Why are all the nominees for best rock album old guys? Because rock stuff now SUCKS. That’s why I don’t listen to it. Because it sucks.
I bet Taylor Swift’s cell number is nowhere to be found in LL Cool J’s phone.
Taylor Swift sounds really great live , but the headbanging thing doesn’t work for her. I’m always gonna like her because she was so nice when I met her.
Pink. Awesome. Hot. I’d be happy to see her touch the ground occasionally. And the guy from Fun with a period looks DUMB with that mustache.
Lorde- thank you for seeming a little less strung out during your acceptance speech
Ozzy meltdown on stage? Was it the sunglasses keeping him from reading the screen?
Ringo Starr reminds me of the singer guy in Love Actually.
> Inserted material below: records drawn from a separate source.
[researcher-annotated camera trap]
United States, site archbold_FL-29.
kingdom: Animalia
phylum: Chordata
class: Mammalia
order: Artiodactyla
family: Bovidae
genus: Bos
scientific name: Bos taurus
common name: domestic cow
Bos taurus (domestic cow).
Except I like the guy in Love Actually better.
The best part of Imagine Dragons was Kendrick Lamar. But they keep coming back to this dang Radiactive song.
Kacey Musgraves must be shaking in her dang Christmas lit up boots having to follow Kendrick Lamar with Imagine Dragons on back up vocals and drums.
What’s worse than Paul McCartney taking up valuable Grammy performance time? Paul McCartney doing stuff from the new album.
Seeing Yoko Ono dancing might have made about :07 of this tolerable
Bruno Mars is pretty dang cute. But his Cowboy clothes look is dumb.
This backstage twitter crap is just that. Crap.
I never have understood Willie Nelson. Now I can say I don’t get Chris Christopherson, either. There’s a new generation of country superstars. So let’s let those who require oxygen tanks to stay home and WATCH the Grammy’s.
I’m officially going to say this on the record. I would like to battle Willie Nelson in a sing off. I might actually win.
Kacey Musgraves is pretty gorgeous. I’ve loved her work with JAB…glad to see she’s kicking some booty on her own now.
Is it wrong to refer to Neil Patrick Harris as the man whore of awards shows?
Stevie Wonder actually puts some energy into what he’s doing. So I can deal with him. That performance was actually pretty dang great.
I’m OK with not hearing Cyndi Lauper talk very often.
I feel partially responsible for Sara Bareilles’ success. I convinced Kidd to let me book her before “Love Song” was a huge hit. This Brave song is greatness. I know Carol King is a legend or whatever, but she doesn’t belong on the stage with Sara. Sara outsings her by miles!!!
Do you think Lorde still dreams of driving a Cadillac?
Jared Leto is a very pretty man, too.
I used to be terrified of the lead singer for Metallica. He scared the crap out of me. Now he’s cut his hair and isn’t near what I remember. I’m not scared anymore. Even if he is still kind of angry sounding. That piano guy looks way too happy for this angry song.
How long is this show going to be on?
You think in 20 years Justin Bieber will be on that stage as a classic, never to be forgotten artist?
Steven Tyler might have been a tad awkward up there, but he’s such a friggin nice guy. I can’t say a bad word about him.
Daft Punk needs to figure out some method of winning an award other than just standing there wasting my damn time.
Hello Queen Latifah. Is this where she comes out of the closet? Follow in Jodie Foster’s footsteps???
Perhaps I’m biased, but I believe that Macklemore sets the bar for artists these days.
I thought Queen Latifah would get married. This is freaking awesome. I don’t know I feel about Madonna’s outfit, but it’s cool to see her there as part of this.